• Short task:
Lay out everything from the line containing "Between evergreen tree" down to the end of the material as a Markdown table with a Row column for the row number and a Text column for the line. Skip blank lines and leave the pictures out.

========================

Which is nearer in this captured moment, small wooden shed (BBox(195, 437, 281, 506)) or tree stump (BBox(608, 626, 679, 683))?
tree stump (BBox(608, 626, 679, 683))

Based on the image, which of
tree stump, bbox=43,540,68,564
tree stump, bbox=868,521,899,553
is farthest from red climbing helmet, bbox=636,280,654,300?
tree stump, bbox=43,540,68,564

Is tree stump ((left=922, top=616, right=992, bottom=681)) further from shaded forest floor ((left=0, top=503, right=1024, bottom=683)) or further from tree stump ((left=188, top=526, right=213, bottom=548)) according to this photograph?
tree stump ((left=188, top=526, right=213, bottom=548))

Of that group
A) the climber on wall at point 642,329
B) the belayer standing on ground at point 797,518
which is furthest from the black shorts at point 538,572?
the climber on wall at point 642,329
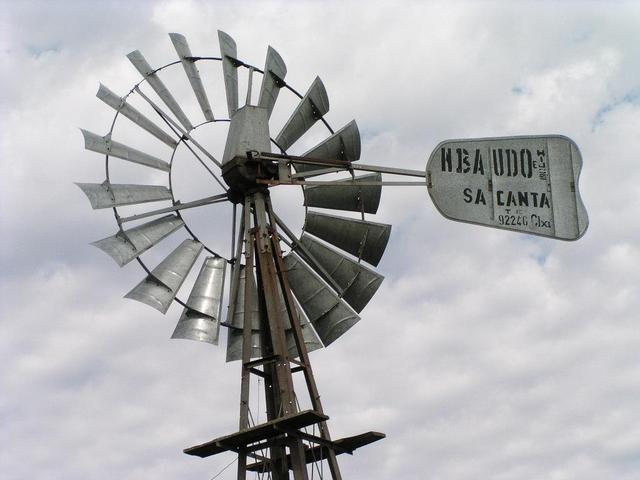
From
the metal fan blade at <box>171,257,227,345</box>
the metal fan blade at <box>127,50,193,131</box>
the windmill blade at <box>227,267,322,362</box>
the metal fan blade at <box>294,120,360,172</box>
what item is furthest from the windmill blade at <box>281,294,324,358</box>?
the metal fan blade at <box>127,50,193,131</box>

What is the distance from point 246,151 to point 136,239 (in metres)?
2.31

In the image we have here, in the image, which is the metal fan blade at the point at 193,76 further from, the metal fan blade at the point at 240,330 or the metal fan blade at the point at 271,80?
the metal fan blade at the point at 240,330

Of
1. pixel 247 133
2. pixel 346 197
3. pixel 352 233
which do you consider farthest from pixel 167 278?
pixel 346 197

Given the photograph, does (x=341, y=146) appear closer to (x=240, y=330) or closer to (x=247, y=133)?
(x=247, y=133)

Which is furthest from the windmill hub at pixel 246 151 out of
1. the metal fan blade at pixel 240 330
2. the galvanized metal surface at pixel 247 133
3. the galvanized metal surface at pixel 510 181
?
the galvanized metal surface at pixel 510 181

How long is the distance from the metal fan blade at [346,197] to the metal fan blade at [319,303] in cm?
111

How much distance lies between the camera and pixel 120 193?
654 inches

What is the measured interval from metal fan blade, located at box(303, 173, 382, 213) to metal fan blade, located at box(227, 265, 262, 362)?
1792 mm

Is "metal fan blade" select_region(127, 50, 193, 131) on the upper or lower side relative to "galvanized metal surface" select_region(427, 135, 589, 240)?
upper

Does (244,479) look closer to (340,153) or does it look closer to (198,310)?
(198,310)

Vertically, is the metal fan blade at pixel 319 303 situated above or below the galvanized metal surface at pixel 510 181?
below

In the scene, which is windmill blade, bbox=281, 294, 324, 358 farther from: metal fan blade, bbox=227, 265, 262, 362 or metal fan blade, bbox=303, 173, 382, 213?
metal fan blade, bbox=303, 173, 382, 213

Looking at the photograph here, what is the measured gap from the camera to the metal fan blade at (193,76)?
17.7 metres

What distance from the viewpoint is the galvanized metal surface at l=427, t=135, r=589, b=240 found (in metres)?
15.6
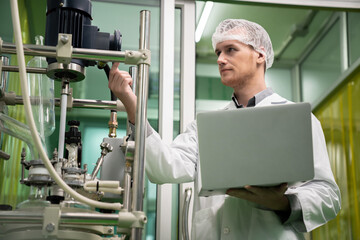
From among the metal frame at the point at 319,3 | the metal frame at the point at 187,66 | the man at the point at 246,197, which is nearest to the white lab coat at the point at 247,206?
the man at the point at 246,197

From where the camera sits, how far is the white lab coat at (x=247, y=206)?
1.42 metres

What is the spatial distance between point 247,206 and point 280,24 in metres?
2.45

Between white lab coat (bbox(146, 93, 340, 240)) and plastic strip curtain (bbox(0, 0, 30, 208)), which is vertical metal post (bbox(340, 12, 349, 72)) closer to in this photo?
white lab coat (bbox(146, 93, 340, 240))

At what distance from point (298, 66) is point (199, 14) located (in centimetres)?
113

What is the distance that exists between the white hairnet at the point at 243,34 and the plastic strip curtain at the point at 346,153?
974mm

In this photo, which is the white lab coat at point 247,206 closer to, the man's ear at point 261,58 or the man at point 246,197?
the man at point 246,197

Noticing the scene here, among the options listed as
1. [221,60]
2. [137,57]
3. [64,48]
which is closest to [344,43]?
[221,60]

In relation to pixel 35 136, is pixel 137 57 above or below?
above

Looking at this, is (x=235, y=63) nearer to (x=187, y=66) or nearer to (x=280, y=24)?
(x=187, y=66)

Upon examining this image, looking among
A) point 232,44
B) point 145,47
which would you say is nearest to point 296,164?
point 145,47

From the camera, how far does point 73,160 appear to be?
3.98 ft

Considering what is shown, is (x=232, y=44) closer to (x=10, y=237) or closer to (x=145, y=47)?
(x=145, y=47)

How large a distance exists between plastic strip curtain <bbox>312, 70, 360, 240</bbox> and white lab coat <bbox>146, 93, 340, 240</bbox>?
1129 millimetres

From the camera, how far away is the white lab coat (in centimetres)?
142
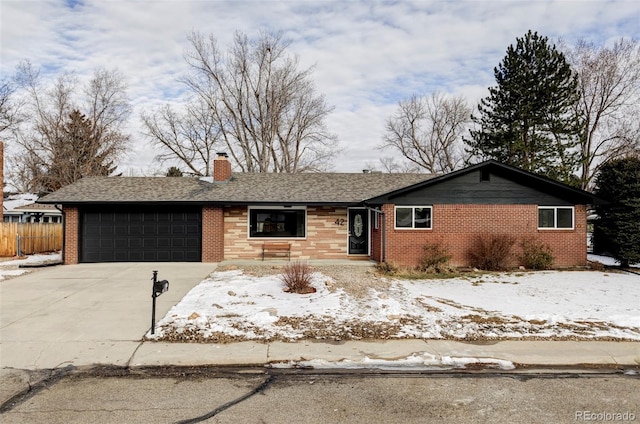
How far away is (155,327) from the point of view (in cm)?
673

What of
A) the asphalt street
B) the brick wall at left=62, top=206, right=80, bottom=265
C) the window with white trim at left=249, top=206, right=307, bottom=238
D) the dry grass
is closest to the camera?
the asphalt street

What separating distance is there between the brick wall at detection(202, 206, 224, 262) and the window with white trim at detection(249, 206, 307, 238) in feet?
4.72

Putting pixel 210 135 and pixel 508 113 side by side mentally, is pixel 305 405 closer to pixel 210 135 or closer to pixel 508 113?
pixel 508 113

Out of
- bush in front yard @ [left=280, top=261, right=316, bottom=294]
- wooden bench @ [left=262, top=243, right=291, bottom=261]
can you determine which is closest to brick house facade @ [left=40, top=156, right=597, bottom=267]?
wooden bench @ [left=262, top=243, right=291, bottom=261]

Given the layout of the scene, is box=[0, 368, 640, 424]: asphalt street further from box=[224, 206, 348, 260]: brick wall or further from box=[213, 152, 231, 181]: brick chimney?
box=[213, 152, 231, 181]: brick chimney

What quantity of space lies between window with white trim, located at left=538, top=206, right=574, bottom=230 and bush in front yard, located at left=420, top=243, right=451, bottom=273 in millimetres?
3844

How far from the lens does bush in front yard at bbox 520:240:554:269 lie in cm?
1380

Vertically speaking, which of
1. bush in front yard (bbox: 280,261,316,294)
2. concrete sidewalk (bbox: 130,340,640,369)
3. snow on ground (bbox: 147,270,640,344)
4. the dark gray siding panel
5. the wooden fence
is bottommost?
concrete sidewalk (bbox: 130,340,640,369)

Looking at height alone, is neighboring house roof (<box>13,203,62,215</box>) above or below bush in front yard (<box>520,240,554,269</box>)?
above

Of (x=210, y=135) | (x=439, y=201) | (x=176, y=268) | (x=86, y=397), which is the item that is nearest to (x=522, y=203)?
(x=439, y=201)

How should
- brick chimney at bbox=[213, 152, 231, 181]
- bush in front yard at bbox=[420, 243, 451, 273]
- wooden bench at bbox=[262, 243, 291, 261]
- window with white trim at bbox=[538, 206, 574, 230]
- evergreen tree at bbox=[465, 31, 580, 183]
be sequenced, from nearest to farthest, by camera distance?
bush in front yard at bbox=[420, 243, 451, 273] < window with white trim at bbox=[538, 206, 574, 230] < wooden bench at bbox=[262, 243, 291, 261] < brick chimney at bbox=[213, 152, 231, 181] < evergreen tree at bbox=[465, 31, 580, 183]

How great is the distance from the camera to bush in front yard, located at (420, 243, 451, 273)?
13258 millimetres

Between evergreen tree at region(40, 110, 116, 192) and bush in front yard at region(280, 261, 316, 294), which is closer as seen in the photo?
bush in front yard at region(280, 261, 316, 294)

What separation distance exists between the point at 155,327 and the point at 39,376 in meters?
2.01
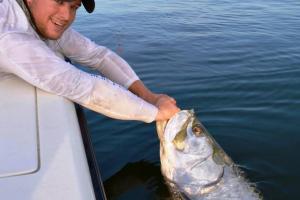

========================

• Task answer:
| Row | Text |
|---|---|
| 1 | Between evergreen tree at region(40, 110, 116, 192) and bush in front yard at region(280, 261, 316, 294), which is closer as seen in the photo? |
| 2 | bush in front yard at region(280, 261, 316, 294) |
| 3 | What separation distance exists between the point at 155,327 and the point at 39,376 in meters? |
| 4 | 2.01 |